Lark Rise to Candleford – no more

Lark Rise to Candleford has been a real treasure from the trove that is BBC Television.

Each episode was a pleasure in and of itself whilst enriched by watching as a series as the characters and plot developed – it lasted four series and forty episodes.

There will be no fifth series as the BBC have decided not to re-commission one.  This has caused a popular outcry and I can understand why.  I have not read the Flora Thompson trilogy of books on which the series is based and if the series ended in step with the trilogy then I can understand its ending – but this does not appear to be the case and the BBC explanation for its demise I find vague and very puzzling.

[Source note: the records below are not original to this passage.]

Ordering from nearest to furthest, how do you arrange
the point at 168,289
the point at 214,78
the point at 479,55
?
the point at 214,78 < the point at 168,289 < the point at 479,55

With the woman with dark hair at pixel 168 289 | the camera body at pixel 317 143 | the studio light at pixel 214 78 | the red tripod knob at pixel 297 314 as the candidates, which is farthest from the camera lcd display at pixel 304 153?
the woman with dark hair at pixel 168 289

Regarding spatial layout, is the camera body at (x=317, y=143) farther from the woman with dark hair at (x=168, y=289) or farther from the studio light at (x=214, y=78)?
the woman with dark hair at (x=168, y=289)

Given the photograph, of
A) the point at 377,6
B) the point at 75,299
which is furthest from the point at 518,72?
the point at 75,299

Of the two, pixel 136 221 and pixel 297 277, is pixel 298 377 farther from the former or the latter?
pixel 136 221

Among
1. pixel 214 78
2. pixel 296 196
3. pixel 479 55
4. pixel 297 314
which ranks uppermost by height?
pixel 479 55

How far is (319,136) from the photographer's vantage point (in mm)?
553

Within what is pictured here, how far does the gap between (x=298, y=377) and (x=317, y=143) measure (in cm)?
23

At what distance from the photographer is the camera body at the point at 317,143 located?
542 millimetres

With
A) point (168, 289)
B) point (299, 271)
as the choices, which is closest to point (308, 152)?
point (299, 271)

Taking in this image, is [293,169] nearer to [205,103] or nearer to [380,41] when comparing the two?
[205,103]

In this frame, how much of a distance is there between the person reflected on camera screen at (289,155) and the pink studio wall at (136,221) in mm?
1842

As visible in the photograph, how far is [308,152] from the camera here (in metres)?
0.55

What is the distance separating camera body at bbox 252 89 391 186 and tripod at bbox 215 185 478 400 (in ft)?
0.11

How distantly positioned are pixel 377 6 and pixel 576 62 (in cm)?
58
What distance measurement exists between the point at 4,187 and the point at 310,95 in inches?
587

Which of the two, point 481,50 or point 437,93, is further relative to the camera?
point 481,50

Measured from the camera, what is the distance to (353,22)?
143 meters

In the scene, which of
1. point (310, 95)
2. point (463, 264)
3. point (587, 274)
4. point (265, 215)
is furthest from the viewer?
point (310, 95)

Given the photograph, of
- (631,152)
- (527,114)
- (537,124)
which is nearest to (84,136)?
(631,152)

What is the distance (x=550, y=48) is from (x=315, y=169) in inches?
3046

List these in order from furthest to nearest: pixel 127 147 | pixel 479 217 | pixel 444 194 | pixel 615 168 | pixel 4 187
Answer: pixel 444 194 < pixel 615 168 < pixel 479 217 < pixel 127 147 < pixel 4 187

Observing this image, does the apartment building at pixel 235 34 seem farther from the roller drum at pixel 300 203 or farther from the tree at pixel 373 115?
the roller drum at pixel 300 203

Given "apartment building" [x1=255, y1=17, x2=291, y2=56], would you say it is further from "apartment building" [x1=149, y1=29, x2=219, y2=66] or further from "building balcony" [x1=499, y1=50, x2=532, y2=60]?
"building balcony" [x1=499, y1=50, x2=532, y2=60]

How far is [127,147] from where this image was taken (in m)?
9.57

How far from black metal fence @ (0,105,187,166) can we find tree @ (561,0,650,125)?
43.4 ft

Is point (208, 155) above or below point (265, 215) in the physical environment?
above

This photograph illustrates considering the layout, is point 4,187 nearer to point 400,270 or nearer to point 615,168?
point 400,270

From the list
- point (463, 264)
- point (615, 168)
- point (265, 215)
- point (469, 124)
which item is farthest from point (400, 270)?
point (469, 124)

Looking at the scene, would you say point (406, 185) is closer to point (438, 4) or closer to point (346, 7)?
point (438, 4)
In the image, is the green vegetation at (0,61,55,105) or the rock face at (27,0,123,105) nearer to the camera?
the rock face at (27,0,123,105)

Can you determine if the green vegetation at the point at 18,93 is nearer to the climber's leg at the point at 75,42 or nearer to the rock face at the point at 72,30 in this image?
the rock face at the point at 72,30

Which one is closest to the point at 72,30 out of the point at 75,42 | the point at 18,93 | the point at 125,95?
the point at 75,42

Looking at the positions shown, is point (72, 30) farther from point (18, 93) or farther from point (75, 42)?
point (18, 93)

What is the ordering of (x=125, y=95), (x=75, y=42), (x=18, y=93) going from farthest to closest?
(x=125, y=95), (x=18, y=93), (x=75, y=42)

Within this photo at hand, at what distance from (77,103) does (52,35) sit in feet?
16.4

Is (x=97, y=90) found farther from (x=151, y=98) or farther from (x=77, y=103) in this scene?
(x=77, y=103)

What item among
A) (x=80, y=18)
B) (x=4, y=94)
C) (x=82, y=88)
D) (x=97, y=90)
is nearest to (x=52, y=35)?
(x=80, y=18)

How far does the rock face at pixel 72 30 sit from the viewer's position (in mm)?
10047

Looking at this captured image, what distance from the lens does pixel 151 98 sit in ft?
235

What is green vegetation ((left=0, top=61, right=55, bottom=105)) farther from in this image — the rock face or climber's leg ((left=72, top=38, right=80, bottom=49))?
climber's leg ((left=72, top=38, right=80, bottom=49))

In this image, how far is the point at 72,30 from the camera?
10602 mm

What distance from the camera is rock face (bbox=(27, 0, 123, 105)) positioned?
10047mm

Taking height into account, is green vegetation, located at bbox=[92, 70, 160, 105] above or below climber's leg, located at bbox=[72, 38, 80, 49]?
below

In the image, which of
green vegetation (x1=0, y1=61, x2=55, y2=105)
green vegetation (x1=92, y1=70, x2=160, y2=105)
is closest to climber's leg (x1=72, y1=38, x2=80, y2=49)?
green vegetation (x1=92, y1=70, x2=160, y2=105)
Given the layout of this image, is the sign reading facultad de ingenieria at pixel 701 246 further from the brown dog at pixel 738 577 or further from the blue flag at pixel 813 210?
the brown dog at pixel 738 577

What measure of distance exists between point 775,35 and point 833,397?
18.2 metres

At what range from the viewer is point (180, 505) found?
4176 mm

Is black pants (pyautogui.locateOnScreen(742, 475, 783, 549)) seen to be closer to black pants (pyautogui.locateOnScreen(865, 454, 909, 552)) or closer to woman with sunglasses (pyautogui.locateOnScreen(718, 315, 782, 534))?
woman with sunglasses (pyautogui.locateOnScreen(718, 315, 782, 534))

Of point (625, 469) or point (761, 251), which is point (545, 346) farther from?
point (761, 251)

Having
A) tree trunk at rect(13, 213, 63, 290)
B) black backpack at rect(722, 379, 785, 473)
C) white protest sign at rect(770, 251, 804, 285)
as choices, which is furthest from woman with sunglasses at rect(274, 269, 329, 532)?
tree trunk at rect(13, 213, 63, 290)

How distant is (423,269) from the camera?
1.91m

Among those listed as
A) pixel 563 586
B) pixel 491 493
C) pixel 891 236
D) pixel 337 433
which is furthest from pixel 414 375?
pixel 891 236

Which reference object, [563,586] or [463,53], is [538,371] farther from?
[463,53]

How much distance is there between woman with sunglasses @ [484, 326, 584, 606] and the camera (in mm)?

I enjoyed so much about this program – from its opening theme composed by Julian Nott, its narration by Sarah Lancashire (as the adult Laura Timmins and sounding uncannily like Olivia Hallinan the actor who plays her on screen), the acting of all the Lark Rise and Candleford residents and the observational and subtle writing.

There were some impressive male performances most notably for me Brendan Coyle as Robert Timmins before he disappeared in Series 4 – for employment as Lord Grantham’s valet at Downton Abbey it seems!

Julia Sawalha as Dorcas Lane

The women though I thought made the show. Dorcas Lane played with consummate skill by Julia Salwalha was the centre-piece of the program – not just its post-mistress but the moral anchor of Candleford as Emma Timmins (outstandingly performed by Claudie Blakley) the moral anchor of Lark Rise.

Olivia Hallinan was another formidable performance as Emma’s daughter Laura.  I have been enjoying her as Kim in the re-airing of Sugar Rush on 4 Music where again she also serves has that program’s narrator and beating heart.

Matilda Ziegler and Victoria Hamilton were memorable too as the Pratt Sisters – owners, designers and dress-makers of their own women’s clothing store. The fashions of the period were another pleasure for me of this series – though I think I enjoyed the fashion of Dorcas more than that of Ruby and Pearl!

I found the writing sharp, funny and moving and a fascinating social history of English rural life at the end of the 19th Century.

I will miss Lark Rise to Candleford very much.

And another set of books to add to my never-ending reading list!